According to this report, the key factors to build an “information society” are as follows: 1) an open and free society, 2) a good and safe living environment, 3) the opportunity to flexibly combine work, family and leisure times, and 4) continuous development of knowledge. Based on these key factors, the Finnish government proposed policy strategies such as reform of public service sectors, living standards improvement, and promotion of sustainable competitiveness in domestic enterprises.

In my view, Taiwan’s development of knowledge-based economy should embody the core strategic concepts mentioned above. Specifically, Taiwan should aim to become a society with knowledge-driven economy; such type of society has five characteristics: uniqueness; open social interactions; cultural and human-centric values; social welfare; innovation, free competition and equal development.

The aforesaid major aims and strategies should be the basis of Taiwan’s knowledge-based economic framework, which contains the following four elements:1) An institutional environment that generates positive incentives to create, expand and apply knowledge to economic activities,2) Citizens who are well educated and immersed in relevant skills,3) Efficient R&D institutes (including research institutes, universities, think tanks, consulting units, companies and related organizations), and4) Good information infrastructure.

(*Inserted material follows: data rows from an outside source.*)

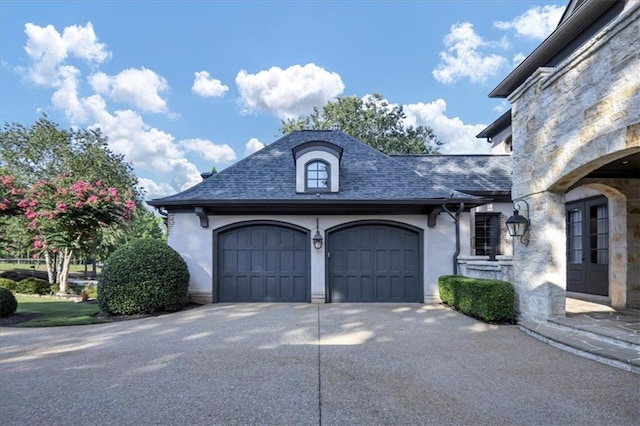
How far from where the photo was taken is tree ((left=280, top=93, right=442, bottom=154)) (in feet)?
88.5

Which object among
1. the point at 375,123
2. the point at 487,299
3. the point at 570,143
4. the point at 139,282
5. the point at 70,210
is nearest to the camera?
the point at 570,143

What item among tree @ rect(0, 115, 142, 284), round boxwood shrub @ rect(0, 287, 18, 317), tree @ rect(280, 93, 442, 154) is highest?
tree @ rect(280, 93, 442, 154)

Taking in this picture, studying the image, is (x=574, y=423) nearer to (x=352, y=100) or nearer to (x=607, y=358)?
(x=607, y=358)

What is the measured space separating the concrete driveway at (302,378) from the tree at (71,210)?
21.0ft

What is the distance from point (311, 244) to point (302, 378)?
18.6 feet

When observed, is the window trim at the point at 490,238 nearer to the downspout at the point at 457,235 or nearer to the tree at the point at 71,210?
the downspout at the point at 457,235

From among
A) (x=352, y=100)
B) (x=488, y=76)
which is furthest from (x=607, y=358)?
(x=352, y=100)

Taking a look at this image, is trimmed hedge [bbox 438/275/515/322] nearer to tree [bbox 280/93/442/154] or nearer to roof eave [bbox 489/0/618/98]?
roof eave [bbox 489/0/618/98]

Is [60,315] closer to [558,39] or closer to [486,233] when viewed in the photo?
[486,233]

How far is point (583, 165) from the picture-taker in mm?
5070

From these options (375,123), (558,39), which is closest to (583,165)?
(558,39)

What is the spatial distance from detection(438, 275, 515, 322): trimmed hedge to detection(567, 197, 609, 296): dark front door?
13.0ft

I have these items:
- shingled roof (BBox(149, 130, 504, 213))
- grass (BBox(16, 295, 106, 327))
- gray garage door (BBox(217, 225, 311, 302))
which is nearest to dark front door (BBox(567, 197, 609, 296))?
shingled roof (BBox(149, 130, 504, 213))

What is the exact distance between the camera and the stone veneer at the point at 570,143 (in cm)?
439
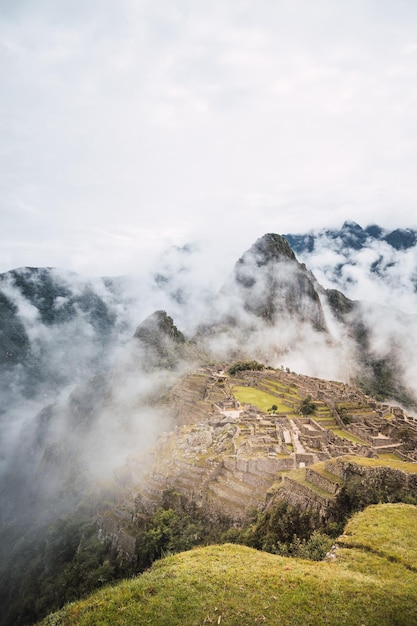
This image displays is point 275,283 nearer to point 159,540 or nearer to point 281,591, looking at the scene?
point 159,540

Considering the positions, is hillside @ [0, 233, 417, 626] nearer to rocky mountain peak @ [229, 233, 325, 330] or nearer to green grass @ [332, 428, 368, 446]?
green grass @ [332, 428, 368, 446]

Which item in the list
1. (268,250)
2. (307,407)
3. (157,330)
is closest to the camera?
(307,407)

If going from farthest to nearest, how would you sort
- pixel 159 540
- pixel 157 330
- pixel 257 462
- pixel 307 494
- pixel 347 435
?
pixel 157 330 < pixel 347 435 < pixel 257 462 < pixel 159 540 < pixel 307 494

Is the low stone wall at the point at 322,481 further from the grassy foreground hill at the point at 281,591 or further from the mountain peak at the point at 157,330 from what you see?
the mountain peak at the point at 157,330

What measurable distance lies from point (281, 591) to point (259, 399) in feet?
148

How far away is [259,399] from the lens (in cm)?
5347

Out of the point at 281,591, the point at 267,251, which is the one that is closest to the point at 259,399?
the point at 281,591

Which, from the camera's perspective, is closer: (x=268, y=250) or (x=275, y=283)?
(x=275, y=283)

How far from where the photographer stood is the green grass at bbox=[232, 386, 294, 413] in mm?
47812

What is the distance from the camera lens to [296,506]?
17.0m

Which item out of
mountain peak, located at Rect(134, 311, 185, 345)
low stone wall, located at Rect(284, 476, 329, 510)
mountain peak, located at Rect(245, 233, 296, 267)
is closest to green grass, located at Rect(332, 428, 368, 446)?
low stone wall, located at Rect(284, 476, 329, 510)

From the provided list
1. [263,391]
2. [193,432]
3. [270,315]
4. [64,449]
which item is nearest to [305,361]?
[270,315]

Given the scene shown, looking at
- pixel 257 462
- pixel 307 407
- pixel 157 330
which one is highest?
pixel 157 330

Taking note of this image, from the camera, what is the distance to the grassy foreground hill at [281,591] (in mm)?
8180
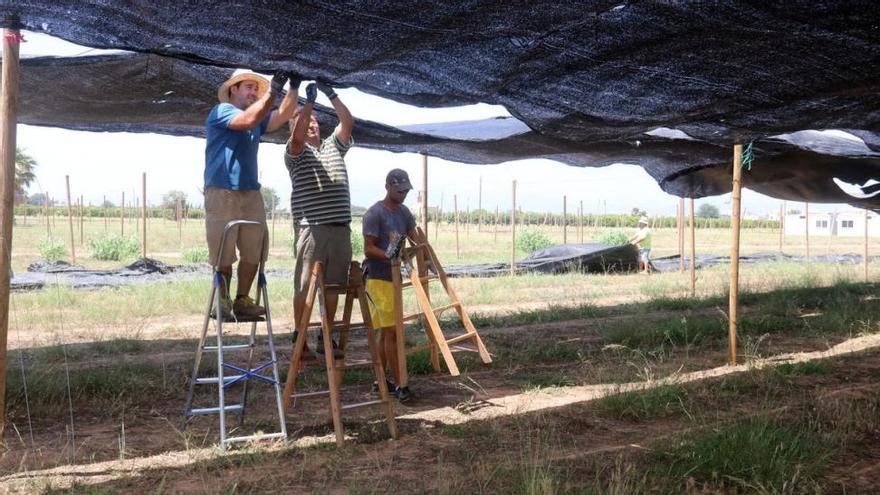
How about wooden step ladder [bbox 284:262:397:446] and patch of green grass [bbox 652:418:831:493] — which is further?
wooden step ladder [bbox 284:262:397:446]

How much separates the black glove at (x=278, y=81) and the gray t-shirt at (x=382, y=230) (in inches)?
43.9

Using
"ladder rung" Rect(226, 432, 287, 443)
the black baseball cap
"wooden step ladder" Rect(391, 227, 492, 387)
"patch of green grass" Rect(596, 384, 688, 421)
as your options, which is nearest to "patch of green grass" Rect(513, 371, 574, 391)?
"wooden step ladder" Rect(391, 227, 492, 387)

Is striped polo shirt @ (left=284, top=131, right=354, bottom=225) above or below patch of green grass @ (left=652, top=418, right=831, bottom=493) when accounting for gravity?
above

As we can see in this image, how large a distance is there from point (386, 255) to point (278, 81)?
1.35m

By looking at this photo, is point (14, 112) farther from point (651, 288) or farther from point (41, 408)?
point (651, 288)

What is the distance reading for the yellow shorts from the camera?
4609mm

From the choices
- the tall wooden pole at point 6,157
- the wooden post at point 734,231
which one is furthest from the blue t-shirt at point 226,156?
the wooden post at point 734,231

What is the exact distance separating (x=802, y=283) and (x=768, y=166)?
13.1 feet

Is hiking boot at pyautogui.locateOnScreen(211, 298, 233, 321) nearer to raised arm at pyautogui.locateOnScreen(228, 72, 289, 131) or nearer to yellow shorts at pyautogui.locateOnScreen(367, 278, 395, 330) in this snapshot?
raised arm at pyautogui.locateOnScreen(228, 72, 289, 131)

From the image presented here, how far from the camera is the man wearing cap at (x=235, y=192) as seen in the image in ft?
12.0

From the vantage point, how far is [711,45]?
Answer: 370cm

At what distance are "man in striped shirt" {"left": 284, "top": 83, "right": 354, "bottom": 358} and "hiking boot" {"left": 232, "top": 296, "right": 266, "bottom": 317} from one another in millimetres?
622

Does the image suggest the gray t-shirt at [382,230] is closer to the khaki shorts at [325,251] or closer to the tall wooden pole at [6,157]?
the khaki shorts at [325,251]

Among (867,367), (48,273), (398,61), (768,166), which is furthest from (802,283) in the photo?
(48,273)
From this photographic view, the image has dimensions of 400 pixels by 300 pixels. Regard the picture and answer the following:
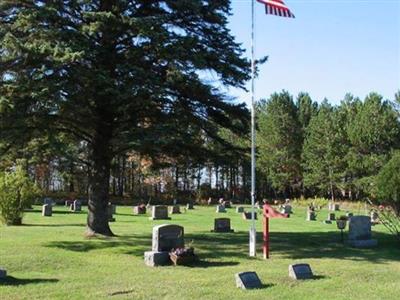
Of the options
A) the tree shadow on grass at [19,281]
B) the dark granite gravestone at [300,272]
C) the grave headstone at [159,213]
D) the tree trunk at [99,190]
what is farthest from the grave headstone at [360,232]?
the grave headstone at [159,213]

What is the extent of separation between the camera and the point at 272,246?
18469 millimetres

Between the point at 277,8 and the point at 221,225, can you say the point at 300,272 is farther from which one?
the point at 221,225

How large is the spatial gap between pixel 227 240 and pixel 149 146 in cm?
474

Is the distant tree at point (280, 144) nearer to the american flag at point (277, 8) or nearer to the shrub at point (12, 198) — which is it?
the shrub at point (12, 198)

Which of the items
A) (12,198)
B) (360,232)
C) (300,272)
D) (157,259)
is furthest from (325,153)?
(300,272)

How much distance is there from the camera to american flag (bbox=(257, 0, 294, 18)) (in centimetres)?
1627

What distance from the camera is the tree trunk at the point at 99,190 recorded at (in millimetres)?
20031

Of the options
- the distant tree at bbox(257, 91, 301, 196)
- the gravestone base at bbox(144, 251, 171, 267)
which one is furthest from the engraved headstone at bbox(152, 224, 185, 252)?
the distant tree at bbox(257, 91, 301, 196)

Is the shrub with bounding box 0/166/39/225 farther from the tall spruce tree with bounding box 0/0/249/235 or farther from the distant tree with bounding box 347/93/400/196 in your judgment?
the distant tree with bounding box 347/93/400/196

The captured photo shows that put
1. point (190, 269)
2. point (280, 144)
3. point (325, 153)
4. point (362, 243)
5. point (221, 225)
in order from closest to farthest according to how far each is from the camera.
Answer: point (190, 269)
point (362, 243)
point (221, 225)
point (325, 153)
point (280, 144)

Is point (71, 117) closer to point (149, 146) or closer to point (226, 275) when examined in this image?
point (149, 146)

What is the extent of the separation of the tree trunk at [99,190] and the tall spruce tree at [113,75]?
0.03 metres

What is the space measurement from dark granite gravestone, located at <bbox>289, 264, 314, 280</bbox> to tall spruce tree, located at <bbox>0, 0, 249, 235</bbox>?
6.24m

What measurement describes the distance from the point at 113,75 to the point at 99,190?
419 centimetres
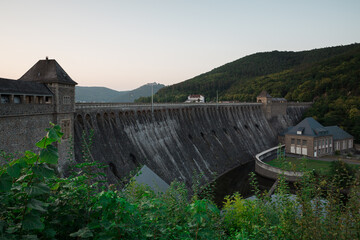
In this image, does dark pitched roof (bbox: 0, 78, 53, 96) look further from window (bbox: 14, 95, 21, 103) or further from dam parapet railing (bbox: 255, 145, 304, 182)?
dam parapet railing (bbox: 255, 145, 304, 182)

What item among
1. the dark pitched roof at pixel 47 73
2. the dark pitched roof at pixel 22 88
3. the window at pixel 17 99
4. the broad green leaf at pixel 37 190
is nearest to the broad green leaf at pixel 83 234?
the broad green leaf at pixel 37 190

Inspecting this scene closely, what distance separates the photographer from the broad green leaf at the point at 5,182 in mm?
4113

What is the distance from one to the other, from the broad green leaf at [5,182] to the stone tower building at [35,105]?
55.0 feet

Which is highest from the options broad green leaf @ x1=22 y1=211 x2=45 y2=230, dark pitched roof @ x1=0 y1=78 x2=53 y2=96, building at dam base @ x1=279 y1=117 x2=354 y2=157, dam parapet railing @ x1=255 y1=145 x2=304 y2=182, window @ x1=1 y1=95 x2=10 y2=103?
dark pitched roof @ x1=0 y1=78 x2=53 y2=96

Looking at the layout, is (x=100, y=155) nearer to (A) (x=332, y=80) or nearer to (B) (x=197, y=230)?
(B) (x=197, y=230)

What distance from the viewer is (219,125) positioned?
60.1m

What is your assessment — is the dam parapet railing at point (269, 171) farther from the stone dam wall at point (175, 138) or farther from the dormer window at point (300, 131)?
the dormer window at point (300, 131)

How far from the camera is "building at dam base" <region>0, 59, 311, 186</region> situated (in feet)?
70.5

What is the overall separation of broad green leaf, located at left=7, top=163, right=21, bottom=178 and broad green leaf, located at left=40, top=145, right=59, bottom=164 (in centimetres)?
37

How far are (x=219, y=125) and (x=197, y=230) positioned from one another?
54.9m

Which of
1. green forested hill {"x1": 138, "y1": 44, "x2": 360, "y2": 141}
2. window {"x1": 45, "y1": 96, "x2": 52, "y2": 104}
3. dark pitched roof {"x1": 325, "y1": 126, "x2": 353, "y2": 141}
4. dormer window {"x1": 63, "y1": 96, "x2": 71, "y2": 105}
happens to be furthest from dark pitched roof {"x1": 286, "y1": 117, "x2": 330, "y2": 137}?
window {"x1": 45, "y1": 96, "x2": 52, "y2": 104}

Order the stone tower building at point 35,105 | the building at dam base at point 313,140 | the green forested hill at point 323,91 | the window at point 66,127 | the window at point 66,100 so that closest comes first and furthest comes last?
the stone tower building at point 35,105 < the window at point 66,127 < the window at point 66,100 < the building at dam base at point 313,140 < the green forested hill at point 323,91

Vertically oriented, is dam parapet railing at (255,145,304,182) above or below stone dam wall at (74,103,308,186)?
below

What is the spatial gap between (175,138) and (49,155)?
41953 mm
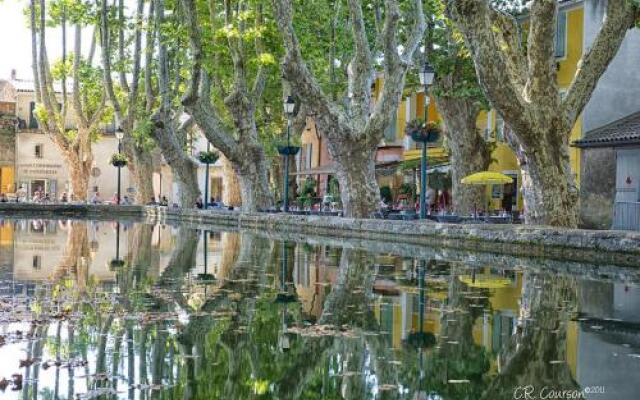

To reiterate, Taiwan’s future policy should incorporate elements that reflect its unique characteristics. Such policy should strive towards the goal of good and quality living that takes Taiwanese citizens’ welfare and happiness into consideration. It is my belief that a brand-new way of thinking—an economy that is uniquely “Taiwanese,” human-centric, innovative and competitive—will help Taiwan in becoming a strong economic player in the global community.